ABOUT THIS TASK: Could you transcribe the entries below exactly, without any of the pictures?

SOURCE DATA:

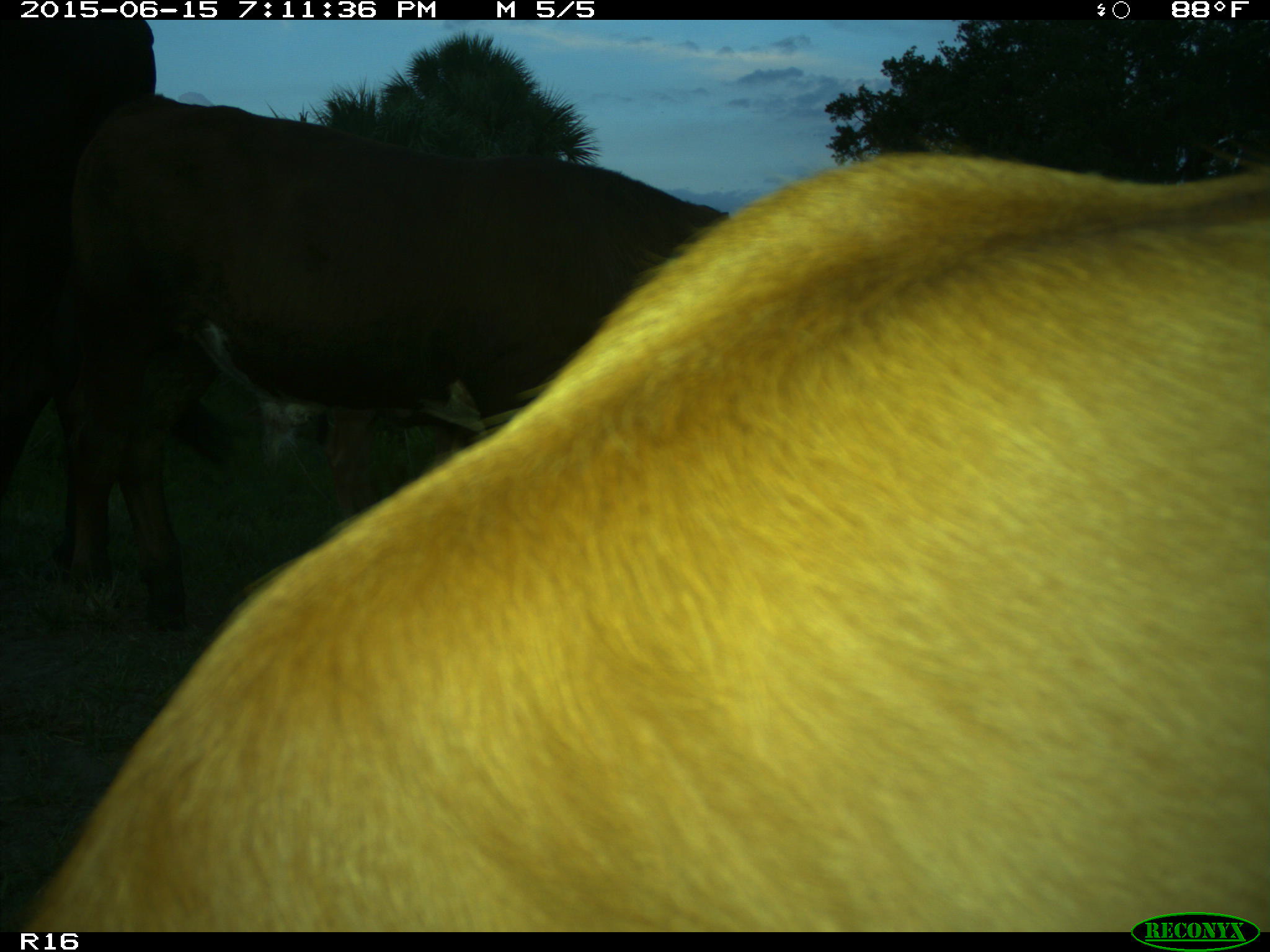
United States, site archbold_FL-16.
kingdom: Animalia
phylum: Chordata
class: Mammalia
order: Artiodactyla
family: Bovidae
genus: Bos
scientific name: Bos taurus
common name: domestic cow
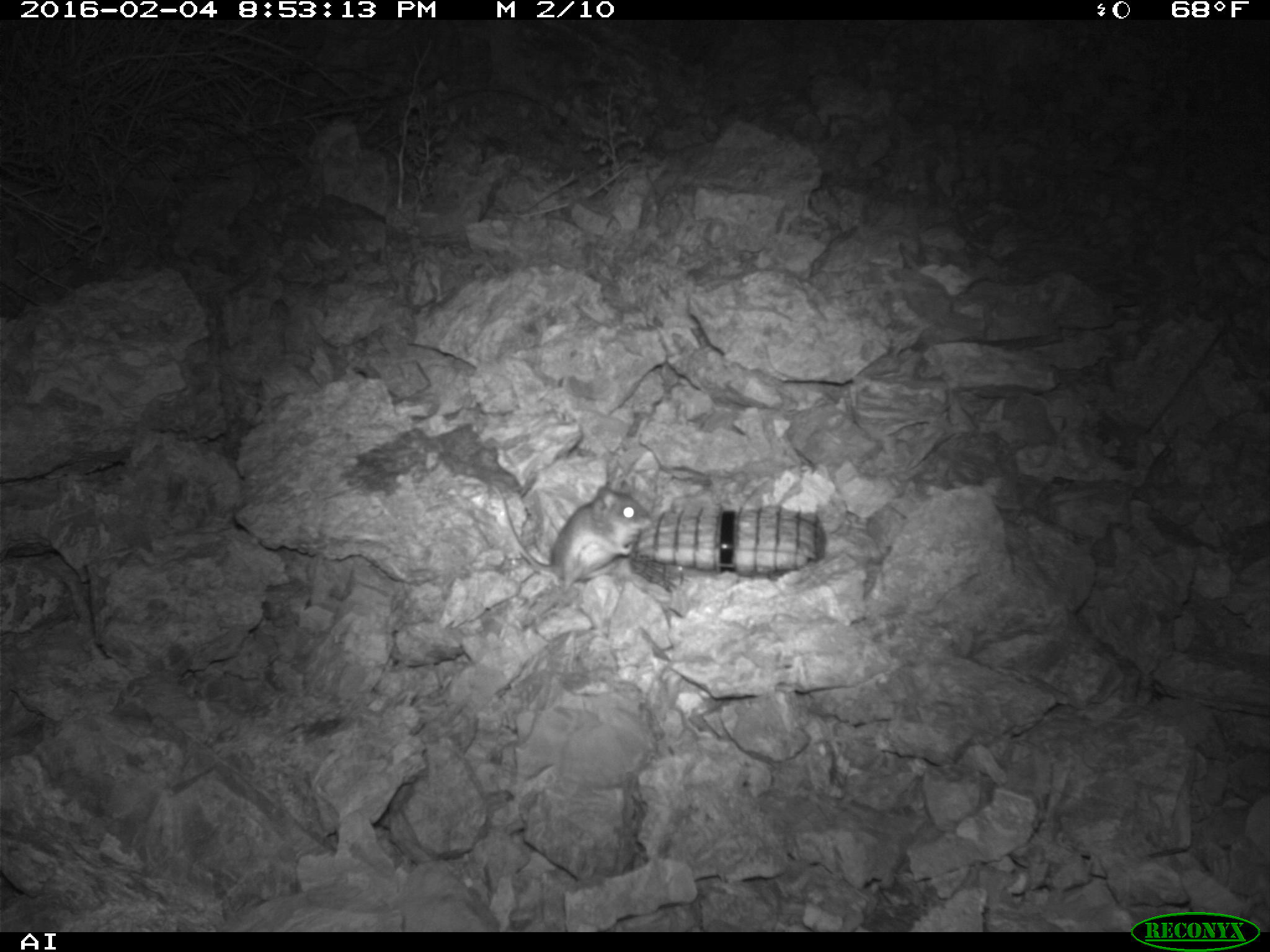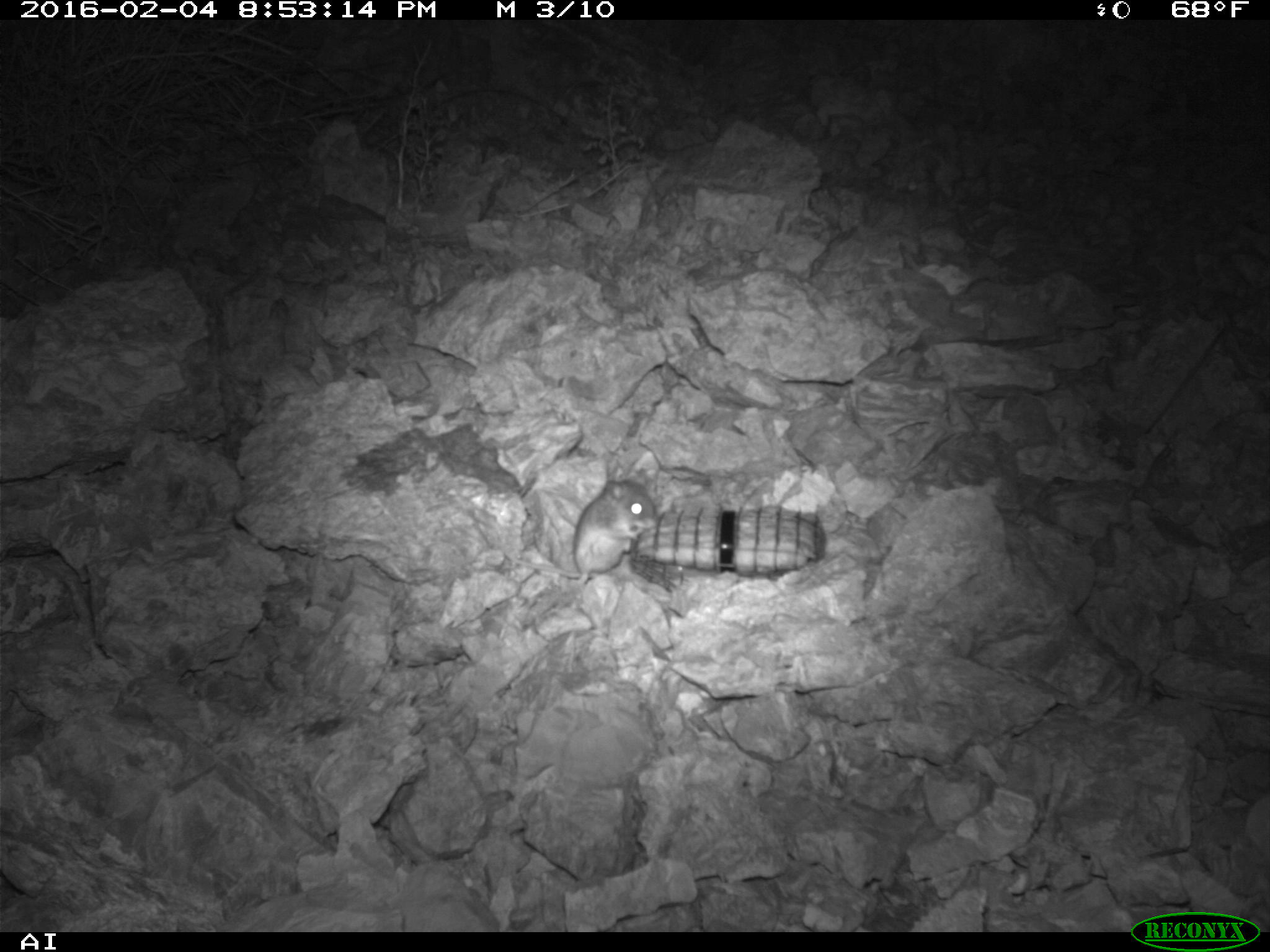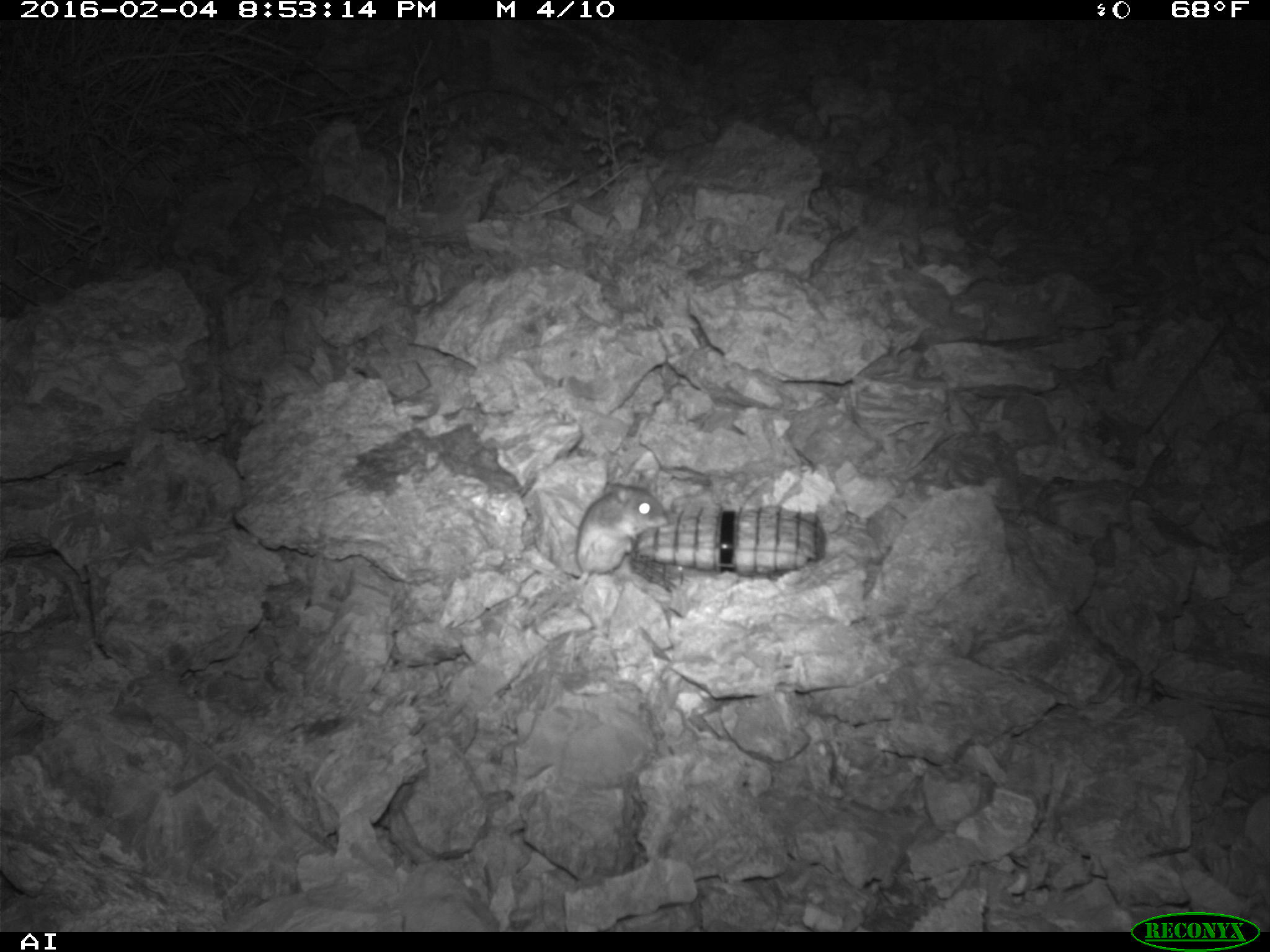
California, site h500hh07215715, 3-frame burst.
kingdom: Animalia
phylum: Chordata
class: Mammalia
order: Rodentia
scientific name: Rodentia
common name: rodent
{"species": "rodent (Rodentia)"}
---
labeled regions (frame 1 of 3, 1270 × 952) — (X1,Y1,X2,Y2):
rodent: (494,486,652,592)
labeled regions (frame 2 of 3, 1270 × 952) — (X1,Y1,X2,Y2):
rodent: (510,464,656,584)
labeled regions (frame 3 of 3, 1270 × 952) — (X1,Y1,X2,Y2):
rodent: (575,483,666,590)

ANSWER SPACE:
United States, site archbold_FL-16.
kingdom: Animalia
phylum: Chordata
class: Mammalia
order: Artiodactyla
family: Bovidae
genus: Bos
scientific name: Bos taurus
common name: domestic cow
California, site h500hh07215715, 3-frame burst.
kingdom: Animalia
phylum: Chordata
class: Mammalia
order: Rodentia
scientific name: Rodentia
common name: rodent
{"species": "rodent (Rodentia)"}
---
labeled regions (frame 1 of 3, 1270 × 952) — (X1,Y1,X2,Y2):
rodent: (494,486,652,592)
labeled regions (frame 2 of 3, 1270 × 952) — (X1,Y1,X2,Y2):
rodent: (510,464,656,584)
labeled regions (frame 3 of 3, 1270 × 952) — (X1,Y1,X2,Y2):
rodent: (575,483,666,590)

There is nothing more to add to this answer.